I collected some tracks using the tools and the GL profiler:
https://www.dropbox.com/sh/311fg9wu0zrarzm/31CGvUcf2q
This shows that the application is wasting its time in glDrawRangeElements. I have tried the following things:
- Use glDrawElements instead (no effect)
- dropping dropping (does not affect speed)
- disable some GL_DYNAMIC_DRAW buffers (no effect)
- bind index buffer after VAO when drawing (no effect)
- converted indexes to 4 bytes (no effect)
- use GL_BGRA textures (no effect)
What I have not tried is to align my vertices with a 16-byte boundary and / or convert indices to 4 bytes , but seriously, if that is a problem, then why the hell should the standard be allowed?
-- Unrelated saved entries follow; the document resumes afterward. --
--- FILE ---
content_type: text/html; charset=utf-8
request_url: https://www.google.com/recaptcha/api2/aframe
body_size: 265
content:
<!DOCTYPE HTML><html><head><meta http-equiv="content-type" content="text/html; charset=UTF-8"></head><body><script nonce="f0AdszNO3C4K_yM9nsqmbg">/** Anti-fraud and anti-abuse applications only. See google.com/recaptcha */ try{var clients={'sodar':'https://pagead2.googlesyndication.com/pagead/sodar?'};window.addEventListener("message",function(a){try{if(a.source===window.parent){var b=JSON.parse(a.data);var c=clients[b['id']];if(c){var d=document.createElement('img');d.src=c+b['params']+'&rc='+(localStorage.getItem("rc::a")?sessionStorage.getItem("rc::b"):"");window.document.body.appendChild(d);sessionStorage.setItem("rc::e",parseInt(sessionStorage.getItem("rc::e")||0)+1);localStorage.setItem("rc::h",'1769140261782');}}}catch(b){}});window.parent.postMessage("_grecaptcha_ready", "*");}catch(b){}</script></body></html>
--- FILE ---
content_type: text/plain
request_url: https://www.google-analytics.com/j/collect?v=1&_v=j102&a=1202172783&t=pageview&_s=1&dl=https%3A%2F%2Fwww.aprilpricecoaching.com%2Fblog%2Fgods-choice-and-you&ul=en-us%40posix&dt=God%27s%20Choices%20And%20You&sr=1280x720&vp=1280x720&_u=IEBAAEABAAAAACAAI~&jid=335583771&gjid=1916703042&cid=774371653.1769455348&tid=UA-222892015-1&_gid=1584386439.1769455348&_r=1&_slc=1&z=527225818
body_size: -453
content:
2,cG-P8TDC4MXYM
I create a context like this:
NSOpenGLPixelFormatAttribute attributes[] = { NSOpenGLPFAColorSize, 24, NSOpenGLPFAAlphaSize, 8, NSOpenGLPFADepthSize, 24, NSOpenGLPFAStencilSize, 8, NSOpenGLPFADoubleBuffer, NSOpenGLPFAAccelerated, NSOpenGLPFANoRecovery, NSOpenGLPFAOpenGLProfile, NSOpenGLProfileVersion3_2Core, 0 }; NSOpenGLPixelFormat* format = [[NSOpenGLPixelFormat alloc] initWithAttributes:attributes]; NSOpenGLContext* context = [[NSOpenGLContext alloc] initWithFormat:format shareContext:nil]; [self.view setOpenGLContext:context]; [context makeCurrentContext];
Tried the following specifications:
- radeon 6630M, OS X 10.7.5
- radeon 6750M, OS X 10.7.5
- geforce GT 330M, OS X 10.8.3
Do you have any idea what I can do wrong? Again, it works great with the compatibility profile (but doesn't use VAO).
UPDATE . Reported by Apple.
UPDATE : Apple doesnβt give a damn about the problem ... anyway, I created a small test program that is actually good. Now I compared the call stack with the tools and found out that when using the engine, glDrawRangeElements makes two calls:
- gleDrawArraysOrElements_ExecCore
- gleDrawArraysOrElements_Entries_Body
whereas in the test program it only calls the second. Now the first call does something like immediate mode rendering (gleFlushPrimitivesTCLFunc, gleRunVertexSubmitterImmediate), so slowing down is obvious.